CNOOC buys stakes in four deepwater exploitation licenses in the Gulf of Mexico from Norway's Statoil
In the first week of November this year, China National Offshore Oil Corp bought limited stakes, for an undisclosed small amount, in four deepwater exploitation licences in the Gulf of Mexico from Norway's Statoil. It is worth mentioning this deal because in 2005, a $18.5 billion CNOOC bid for US energy firm Unocal was blocked amidst concerns over the sale of strategic assets to China. With this new arrangement, CNOOC has become the first Chinese firm to develop an oil field in US waters in the Gulf of Mexico. This could also be a harbinger to China's future deals with US oil majors. CNOOC is also in talks with Nigeria to acquire large stakes in some of the world's richest oil blocks for an estimated $30 to 50 billion. CNOOC is bidding for 6 billion barrels of oil, about a sixth of Nigeria's total reserves! Global oil firms like Shell, Chevron, Total and ExxonMobil control some 23 oil blocks in Nigeria. However, licenses of 16 of these are soon to expire.

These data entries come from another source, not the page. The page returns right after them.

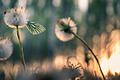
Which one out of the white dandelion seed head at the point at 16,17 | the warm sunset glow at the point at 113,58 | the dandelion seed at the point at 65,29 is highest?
the white dandelion seed head at the point at 16,17

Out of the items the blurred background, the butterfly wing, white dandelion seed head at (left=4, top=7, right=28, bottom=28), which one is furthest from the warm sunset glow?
white dandelion seed head at (left=4, top=7, right=28, bottom=28)

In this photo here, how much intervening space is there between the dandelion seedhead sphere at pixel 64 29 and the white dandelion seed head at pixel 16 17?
0.19 m

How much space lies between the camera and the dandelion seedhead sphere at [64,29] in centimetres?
193

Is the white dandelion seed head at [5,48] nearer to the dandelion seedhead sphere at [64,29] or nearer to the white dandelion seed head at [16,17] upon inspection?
the white dandelion seed head at [16,17]

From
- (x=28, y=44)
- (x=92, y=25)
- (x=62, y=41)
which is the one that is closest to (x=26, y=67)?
(x=28, y=44)

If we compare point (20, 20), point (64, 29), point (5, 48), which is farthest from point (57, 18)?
point (5, 48)

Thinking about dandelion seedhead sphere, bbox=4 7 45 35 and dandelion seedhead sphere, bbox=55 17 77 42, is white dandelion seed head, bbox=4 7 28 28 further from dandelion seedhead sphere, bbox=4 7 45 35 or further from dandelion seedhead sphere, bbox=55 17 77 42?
dandelion seedhead sphere, bbox=55 17 77 42

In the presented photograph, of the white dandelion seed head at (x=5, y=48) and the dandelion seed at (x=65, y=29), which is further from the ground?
the dandelion seed at (x=65, y=29)

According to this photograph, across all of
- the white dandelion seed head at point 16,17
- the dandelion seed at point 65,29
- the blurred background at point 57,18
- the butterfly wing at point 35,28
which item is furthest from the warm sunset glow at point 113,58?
the white dandelion seed head at point 16,17

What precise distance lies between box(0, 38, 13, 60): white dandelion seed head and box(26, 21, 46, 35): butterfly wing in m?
0.14

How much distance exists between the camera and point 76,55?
197 centimetres

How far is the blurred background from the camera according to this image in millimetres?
1931

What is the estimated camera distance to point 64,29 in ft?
6.33

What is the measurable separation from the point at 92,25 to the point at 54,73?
1.19 feet
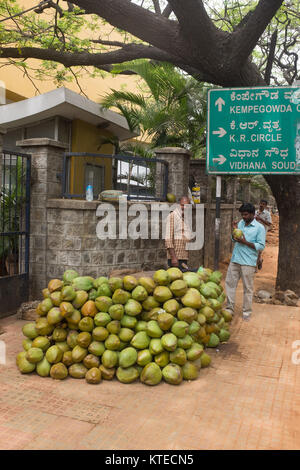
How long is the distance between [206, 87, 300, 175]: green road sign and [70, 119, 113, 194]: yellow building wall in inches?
209

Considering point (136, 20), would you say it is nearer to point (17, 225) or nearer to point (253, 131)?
point (253, 131)

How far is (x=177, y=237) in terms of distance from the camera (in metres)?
6.96

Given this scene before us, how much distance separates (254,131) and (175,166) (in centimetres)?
188

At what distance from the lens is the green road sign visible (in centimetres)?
718

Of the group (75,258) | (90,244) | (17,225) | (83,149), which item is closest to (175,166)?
(90,244)

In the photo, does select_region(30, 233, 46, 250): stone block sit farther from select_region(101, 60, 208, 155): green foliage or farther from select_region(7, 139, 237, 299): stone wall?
select_region(101, 60, 208, 155): green foliage

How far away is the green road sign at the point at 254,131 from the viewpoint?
7.18 metres

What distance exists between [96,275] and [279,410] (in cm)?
393

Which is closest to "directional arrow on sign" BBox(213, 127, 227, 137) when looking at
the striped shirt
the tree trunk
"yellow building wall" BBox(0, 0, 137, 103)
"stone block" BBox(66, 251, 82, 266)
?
the striped shirt

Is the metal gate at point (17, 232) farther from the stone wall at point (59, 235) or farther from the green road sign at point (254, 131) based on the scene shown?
the green road sign at point (254, 131)

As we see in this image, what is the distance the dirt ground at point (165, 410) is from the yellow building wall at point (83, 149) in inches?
290

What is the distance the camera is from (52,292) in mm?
4875

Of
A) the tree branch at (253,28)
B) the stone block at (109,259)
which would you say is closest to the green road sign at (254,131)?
the tree branch at (253,28)
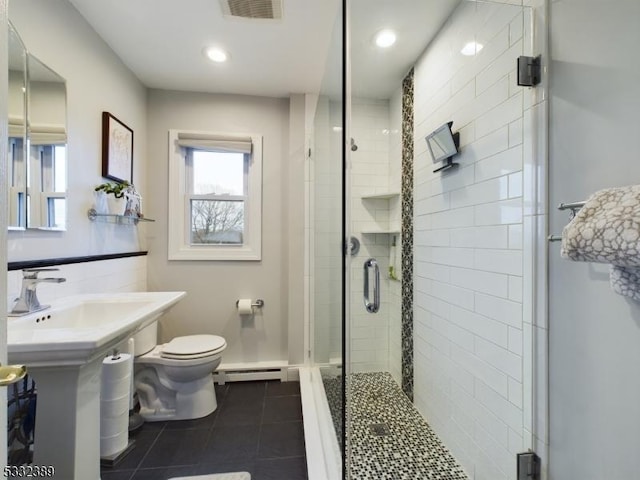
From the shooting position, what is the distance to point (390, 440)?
1624mm

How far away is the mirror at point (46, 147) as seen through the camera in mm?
1307

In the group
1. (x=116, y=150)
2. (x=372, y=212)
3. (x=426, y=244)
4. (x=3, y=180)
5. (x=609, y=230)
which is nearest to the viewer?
(x=3, y=180)

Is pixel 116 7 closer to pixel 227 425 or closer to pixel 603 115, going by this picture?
pixel 603 115

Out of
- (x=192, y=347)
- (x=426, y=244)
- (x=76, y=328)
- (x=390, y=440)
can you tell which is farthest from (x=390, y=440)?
(x=76, y=328)

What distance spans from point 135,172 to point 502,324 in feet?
8.38

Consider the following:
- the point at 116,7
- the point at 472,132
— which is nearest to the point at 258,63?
the point at 116,7

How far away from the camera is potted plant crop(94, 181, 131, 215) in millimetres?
1788

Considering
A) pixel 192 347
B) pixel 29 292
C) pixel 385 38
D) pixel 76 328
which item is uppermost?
pixel 385 38

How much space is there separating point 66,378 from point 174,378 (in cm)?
96

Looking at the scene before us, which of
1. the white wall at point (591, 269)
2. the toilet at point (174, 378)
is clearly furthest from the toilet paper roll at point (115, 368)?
the white wall at point (591, 269)

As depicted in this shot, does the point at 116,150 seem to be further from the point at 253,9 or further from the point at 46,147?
the point at 253,9

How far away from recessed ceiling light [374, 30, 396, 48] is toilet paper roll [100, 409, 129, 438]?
252cm

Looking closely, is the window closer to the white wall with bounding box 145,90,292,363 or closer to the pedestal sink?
the white wall with bounding box 145,90,292,363

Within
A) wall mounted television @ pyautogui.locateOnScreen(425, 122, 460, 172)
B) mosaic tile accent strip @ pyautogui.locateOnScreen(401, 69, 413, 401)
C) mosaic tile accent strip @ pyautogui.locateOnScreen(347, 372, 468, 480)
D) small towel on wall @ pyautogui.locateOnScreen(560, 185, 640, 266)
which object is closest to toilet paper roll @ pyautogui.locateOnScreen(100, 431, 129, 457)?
mosaic tile accent strip @ pyautogui.locateOnScreen(347, 372, 468, 480)
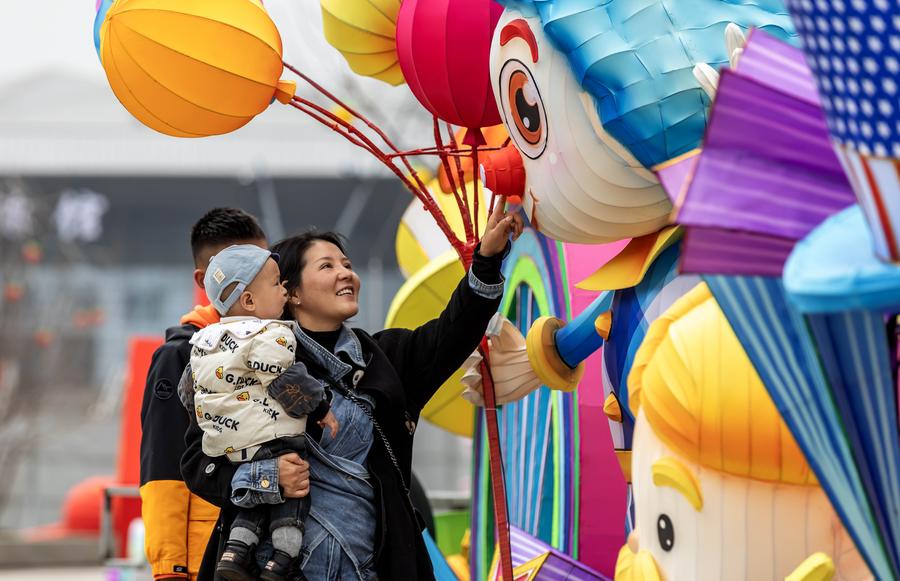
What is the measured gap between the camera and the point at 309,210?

Sinochem Group in talks to seal a deal to buy an oil firm in Kazakhstan for $320 million
On November 9, 2009, China's state-owned Sinochem Group, which is engaged in the development of agriculture, energy, chemistry, real estate and finance, was in talks to seal a deal to buy an independent oil firm in Kazakhstan for $320 million. The deal came after China Investment Corp in late September invested $939 million to buy an 11 per cent stake in JSC KazMunaiGas Exploration Production, the second-largest oil producer in the country. Again in September, CIC invested $850 million to acquire 14.9 per cent of Nobel Group, the Hong Kong commodity trading group. In August, Sinochem agreed to spend $878 million to acquire London-listed Emerald Energy Plc. In September, Sinochem offered to buy Australia's Nufarm for $2.4 billion to get a foothold into a global distribution network for pesticides and herbicides. This was China's second proposal to buy Nufarm. However, China National Chemical Corp, backed by US private equity firm Blackstone Group, ended talks to buy Nufarm for $2.6 billion in December 2007 without giving a reason. Also, in November this year CIC agreed to buy a 15 per cent stake of listed US power generator AES, and to buy 35 per cent of AES' wind generating business.